This Is How We Got Here follows a close-knit family still dealing with the lingering trauma of an unexpected loss.
The Firehall will produce and present Keith Barker's This Is How We Got Here from Saturday, April 13 to Sunday, April 28.
Simultaneously heartbreaking and heartwarming, This Is How We Got Here follows a close-knit family still dealing with the lingering trauma of an unexpected loss. A mother, father, aunt, and uncle must learn how to move forward after their shared grief as they re-learn how to interact with one another through humour, forgiveness, and love.
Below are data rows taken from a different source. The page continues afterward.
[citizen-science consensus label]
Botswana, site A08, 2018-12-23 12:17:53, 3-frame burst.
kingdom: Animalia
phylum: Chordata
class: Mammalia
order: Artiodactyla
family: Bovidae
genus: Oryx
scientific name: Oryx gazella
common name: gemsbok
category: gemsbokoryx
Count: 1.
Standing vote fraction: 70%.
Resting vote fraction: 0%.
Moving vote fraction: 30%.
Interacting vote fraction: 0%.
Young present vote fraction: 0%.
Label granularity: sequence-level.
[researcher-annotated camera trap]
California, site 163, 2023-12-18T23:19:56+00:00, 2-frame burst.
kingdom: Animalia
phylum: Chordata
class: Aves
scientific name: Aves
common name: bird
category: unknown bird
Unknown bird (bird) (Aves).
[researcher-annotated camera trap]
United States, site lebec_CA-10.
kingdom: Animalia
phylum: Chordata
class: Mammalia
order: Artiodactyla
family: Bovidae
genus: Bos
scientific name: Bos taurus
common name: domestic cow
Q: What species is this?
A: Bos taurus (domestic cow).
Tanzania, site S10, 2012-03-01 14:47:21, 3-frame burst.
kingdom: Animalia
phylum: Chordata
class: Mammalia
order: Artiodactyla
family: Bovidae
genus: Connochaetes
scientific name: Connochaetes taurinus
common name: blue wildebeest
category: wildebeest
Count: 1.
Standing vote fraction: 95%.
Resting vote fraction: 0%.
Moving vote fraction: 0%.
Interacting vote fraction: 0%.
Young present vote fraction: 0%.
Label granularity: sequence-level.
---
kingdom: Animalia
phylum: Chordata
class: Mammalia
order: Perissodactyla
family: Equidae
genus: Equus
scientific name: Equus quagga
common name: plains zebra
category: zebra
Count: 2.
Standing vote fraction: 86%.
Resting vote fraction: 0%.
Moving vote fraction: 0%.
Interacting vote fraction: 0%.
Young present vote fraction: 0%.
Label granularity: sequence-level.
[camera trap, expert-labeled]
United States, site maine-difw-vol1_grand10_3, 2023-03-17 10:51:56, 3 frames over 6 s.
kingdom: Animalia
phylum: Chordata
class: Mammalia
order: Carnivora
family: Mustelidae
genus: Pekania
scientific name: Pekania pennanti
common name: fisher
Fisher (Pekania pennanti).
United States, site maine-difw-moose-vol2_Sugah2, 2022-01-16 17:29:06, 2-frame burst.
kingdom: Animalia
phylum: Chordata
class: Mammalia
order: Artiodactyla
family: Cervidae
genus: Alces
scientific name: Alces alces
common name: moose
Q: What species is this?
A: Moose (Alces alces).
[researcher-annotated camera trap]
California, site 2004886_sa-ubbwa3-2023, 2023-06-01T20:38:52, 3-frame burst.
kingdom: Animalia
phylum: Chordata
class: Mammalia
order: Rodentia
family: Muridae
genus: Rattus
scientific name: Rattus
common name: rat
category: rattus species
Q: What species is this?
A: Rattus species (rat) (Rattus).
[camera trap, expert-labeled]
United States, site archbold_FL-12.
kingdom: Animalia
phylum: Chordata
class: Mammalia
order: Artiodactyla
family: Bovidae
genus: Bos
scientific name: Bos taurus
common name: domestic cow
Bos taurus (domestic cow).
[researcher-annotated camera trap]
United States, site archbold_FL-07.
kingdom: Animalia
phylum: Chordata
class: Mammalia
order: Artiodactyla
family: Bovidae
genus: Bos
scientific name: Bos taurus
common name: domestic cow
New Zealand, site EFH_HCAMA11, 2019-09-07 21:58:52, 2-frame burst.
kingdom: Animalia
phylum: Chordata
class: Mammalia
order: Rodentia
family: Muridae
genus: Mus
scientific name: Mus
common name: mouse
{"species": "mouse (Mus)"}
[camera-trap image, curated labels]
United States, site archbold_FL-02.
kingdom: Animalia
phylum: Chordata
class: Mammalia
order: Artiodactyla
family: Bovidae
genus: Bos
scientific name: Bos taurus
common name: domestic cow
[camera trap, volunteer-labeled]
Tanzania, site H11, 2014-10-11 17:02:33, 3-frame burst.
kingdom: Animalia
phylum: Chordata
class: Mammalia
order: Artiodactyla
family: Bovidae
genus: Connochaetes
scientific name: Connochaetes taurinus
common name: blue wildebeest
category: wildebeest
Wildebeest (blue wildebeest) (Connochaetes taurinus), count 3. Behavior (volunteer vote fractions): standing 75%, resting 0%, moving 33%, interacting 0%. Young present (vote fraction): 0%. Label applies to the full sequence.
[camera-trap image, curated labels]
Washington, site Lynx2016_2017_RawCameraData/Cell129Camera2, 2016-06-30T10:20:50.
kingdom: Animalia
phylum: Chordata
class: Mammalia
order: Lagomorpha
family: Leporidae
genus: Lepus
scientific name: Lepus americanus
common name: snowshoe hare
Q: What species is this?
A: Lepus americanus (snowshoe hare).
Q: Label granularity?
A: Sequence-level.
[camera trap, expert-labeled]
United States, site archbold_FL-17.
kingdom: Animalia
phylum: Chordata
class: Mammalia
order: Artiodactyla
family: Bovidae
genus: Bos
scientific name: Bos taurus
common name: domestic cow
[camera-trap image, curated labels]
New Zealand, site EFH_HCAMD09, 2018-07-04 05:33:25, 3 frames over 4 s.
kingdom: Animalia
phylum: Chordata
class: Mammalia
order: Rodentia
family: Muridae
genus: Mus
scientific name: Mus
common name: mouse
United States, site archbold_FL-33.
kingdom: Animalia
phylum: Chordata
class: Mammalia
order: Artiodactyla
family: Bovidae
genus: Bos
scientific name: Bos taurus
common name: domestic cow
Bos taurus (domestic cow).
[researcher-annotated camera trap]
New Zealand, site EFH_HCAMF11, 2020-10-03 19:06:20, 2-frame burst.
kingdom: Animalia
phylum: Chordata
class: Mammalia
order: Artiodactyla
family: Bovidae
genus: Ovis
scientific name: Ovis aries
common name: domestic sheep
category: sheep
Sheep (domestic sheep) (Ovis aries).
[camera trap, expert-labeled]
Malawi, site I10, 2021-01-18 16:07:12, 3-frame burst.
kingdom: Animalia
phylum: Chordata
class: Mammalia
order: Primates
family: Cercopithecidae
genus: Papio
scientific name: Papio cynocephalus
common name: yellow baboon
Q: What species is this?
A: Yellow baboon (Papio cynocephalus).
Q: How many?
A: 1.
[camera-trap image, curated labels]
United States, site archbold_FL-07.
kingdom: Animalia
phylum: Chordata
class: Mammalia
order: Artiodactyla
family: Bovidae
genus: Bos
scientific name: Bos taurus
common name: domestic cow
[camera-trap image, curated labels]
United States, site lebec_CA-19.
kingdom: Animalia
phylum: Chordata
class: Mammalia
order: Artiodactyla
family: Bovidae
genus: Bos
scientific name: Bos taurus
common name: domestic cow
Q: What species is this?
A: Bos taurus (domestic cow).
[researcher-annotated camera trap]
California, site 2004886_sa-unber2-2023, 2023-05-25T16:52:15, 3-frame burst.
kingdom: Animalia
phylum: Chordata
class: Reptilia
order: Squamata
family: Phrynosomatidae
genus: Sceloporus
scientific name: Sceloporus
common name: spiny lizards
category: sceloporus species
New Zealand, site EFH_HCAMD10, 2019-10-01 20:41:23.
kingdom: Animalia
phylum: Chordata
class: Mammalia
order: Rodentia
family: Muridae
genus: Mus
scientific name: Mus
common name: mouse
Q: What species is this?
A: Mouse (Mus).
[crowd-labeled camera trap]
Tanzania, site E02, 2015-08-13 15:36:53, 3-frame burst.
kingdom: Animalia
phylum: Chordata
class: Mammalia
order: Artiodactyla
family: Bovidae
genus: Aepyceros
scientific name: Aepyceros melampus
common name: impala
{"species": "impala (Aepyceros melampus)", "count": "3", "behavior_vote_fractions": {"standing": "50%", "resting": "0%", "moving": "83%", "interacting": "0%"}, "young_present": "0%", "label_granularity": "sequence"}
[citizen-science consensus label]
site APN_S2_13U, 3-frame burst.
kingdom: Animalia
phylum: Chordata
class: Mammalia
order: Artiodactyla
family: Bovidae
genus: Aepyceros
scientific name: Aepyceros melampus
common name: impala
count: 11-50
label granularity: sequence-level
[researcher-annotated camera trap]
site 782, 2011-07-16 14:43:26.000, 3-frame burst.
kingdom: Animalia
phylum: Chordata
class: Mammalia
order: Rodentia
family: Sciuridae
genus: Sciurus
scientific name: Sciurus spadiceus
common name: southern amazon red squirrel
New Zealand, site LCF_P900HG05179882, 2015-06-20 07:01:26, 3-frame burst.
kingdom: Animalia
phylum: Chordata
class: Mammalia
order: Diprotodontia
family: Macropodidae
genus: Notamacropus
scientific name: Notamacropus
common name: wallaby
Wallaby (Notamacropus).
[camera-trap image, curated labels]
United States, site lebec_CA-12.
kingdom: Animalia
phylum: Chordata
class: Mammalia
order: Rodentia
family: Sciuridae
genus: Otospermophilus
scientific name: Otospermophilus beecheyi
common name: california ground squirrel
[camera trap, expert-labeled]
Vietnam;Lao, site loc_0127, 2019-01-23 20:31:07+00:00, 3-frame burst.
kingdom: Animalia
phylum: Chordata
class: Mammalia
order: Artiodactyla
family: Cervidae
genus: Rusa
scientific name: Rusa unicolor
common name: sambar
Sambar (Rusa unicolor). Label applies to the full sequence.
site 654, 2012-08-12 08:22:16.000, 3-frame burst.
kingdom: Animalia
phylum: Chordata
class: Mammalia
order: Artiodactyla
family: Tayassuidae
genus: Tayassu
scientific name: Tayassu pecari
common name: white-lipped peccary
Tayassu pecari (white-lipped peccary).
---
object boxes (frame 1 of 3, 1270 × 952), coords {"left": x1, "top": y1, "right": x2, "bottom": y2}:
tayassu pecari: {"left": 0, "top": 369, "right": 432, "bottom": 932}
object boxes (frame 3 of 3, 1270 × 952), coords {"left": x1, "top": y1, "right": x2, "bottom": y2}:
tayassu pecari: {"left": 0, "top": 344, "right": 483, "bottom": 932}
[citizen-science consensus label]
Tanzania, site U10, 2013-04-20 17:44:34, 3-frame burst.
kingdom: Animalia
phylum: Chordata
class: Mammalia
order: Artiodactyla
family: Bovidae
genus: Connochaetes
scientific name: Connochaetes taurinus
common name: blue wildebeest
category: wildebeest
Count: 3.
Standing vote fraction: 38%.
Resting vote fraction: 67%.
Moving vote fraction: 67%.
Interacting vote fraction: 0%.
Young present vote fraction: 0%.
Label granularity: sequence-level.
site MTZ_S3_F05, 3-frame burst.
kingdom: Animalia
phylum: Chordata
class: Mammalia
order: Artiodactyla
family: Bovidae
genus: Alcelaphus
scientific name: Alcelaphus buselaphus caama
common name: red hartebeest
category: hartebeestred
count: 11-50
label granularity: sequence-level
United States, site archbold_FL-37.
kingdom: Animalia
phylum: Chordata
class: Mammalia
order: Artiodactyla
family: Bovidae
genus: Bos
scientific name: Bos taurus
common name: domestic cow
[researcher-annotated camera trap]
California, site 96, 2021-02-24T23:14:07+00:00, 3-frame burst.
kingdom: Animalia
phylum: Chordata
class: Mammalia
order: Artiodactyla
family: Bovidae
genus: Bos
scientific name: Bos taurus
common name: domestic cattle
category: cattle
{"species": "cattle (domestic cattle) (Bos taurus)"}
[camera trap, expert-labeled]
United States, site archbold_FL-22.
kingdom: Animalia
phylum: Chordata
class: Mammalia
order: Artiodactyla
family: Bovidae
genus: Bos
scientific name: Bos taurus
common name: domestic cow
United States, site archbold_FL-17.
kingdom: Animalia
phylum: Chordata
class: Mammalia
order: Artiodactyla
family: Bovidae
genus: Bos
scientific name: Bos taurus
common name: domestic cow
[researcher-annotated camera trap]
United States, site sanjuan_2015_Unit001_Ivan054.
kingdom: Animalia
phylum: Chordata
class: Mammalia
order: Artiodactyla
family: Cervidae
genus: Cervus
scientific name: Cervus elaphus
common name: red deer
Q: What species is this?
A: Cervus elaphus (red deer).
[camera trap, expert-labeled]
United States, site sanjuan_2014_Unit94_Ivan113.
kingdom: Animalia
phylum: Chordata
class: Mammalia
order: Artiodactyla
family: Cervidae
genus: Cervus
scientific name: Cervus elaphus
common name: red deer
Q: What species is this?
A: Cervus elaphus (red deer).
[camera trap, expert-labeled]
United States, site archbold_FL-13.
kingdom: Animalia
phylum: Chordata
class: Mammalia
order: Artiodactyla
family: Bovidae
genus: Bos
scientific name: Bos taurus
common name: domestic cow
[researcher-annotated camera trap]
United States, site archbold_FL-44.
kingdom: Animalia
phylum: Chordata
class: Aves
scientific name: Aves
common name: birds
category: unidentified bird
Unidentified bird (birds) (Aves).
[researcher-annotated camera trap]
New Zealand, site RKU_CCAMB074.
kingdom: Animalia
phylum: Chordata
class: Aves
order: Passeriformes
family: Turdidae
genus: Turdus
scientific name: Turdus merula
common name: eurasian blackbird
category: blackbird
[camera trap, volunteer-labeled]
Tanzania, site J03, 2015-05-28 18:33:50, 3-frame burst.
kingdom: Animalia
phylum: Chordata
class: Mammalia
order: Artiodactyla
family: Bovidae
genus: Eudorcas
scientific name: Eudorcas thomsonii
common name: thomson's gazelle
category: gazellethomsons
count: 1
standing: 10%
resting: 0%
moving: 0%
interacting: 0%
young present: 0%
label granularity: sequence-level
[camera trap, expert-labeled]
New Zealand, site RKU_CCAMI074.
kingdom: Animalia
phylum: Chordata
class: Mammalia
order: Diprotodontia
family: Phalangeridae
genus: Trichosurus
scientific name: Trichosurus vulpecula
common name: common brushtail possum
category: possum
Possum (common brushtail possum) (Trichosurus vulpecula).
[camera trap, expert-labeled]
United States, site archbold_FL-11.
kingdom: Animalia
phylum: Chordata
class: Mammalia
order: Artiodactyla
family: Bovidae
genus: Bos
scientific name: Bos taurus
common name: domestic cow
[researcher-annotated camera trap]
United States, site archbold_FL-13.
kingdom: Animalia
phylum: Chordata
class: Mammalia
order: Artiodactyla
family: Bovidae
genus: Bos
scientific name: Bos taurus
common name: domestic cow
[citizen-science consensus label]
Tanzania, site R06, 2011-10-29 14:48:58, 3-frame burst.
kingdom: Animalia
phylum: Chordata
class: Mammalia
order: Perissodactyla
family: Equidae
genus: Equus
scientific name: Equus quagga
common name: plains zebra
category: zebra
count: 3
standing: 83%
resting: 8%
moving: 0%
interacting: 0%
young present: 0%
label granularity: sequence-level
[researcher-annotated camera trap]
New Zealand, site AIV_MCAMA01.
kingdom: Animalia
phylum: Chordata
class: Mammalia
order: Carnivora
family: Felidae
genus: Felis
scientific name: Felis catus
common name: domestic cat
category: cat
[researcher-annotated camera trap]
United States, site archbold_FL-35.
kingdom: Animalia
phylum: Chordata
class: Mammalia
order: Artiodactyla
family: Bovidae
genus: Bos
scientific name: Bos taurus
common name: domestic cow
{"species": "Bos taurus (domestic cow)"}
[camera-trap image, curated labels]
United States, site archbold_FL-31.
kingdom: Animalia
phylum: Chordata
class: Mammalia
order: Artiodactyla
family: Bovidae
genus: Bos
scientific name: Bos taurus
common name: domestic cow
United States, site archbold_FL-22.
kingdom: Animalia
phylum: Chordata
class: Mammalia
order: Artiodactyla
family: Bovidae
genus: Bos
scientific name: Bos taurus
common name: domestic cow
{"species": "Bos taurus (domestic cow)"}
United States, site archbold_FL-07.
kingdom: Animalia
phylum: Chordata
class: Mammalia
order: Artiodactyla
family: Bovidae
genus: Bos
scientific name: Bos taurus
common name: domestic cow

It has been a year since Paul and Lucille's son Craig died by suicide, and their once-solid family bonds are starting to break down. While the now-separated couple tries to honour their son, Lucille's sister Liset and her husband Jim refuse to discuss their nephew. The ties that keep the four together as sisters, best friends, and spouses are strained by grief and guilt… until a visit from a fox changes everything.
“When my eye caught the cover of this newly published play in 2017, I felt compelled to read it as I had recently had a ‘fox' experience, different from this but also very meaningful,” says Firehall Arts Centre's Artistic Producer, Donna Spencer. “Once I started to read it, I knew it was a play for Firehall audiences, and I appreciated how Keith had shaped this powerful story, blending humour with grief, friendship with raw pain, and the power of the natural world.”
Keith Barker is a member of the Métis Nation of Ontario. He is a playwright, actor, and director from Northwestern Ontario. Keith is also the Director of the Foerster Bernstein New Play Development Program at the Stratford Festival, and the former Artistic Director at Native Earth Performing Arts in Toronto. He is the recipient of the Dora Mavor Moore Award and the Playwrights Guild's Carol Bolt Award for Best New Play. Keith received a Saskatchewan and Area Theatre Award for Excellence in Playwriting for his play, The Hours That Remain, as well as a Yukon Arts Award for Best Art for Social Change. He was a finalist for the Governor General's Award for English Drama for This Is How We Got Here.
With over forty years' history of weaving diverse storytelling into the fabric of Greater Vancouver, Firehall Arts Centre is where stories come alive. Through theatre, dance, music, inter-disciplinary work and the visual arts, The Firehall has embraced its mission to enrich lives and expand minds through the arts. One of the most unique cultural institutions in British Columbia, The Firehall - in more predictable times - hosts over two hundred performances per year. Located in the city-owned heritage fire station built in 1906, The Firehall's intimate black box studio theatre along with its outdoor courtyard performance area and its rehearsal studio has served to support innovative, eclectic, and often politically-charged theatre productions as well as exquisite, cutting-edge dance and music performances. The Firehall is proud to support emerging and established performing artists and companies, and strives to program work that is inclusive, culturally rich, and reflective of the many voices and perspectives in Canada.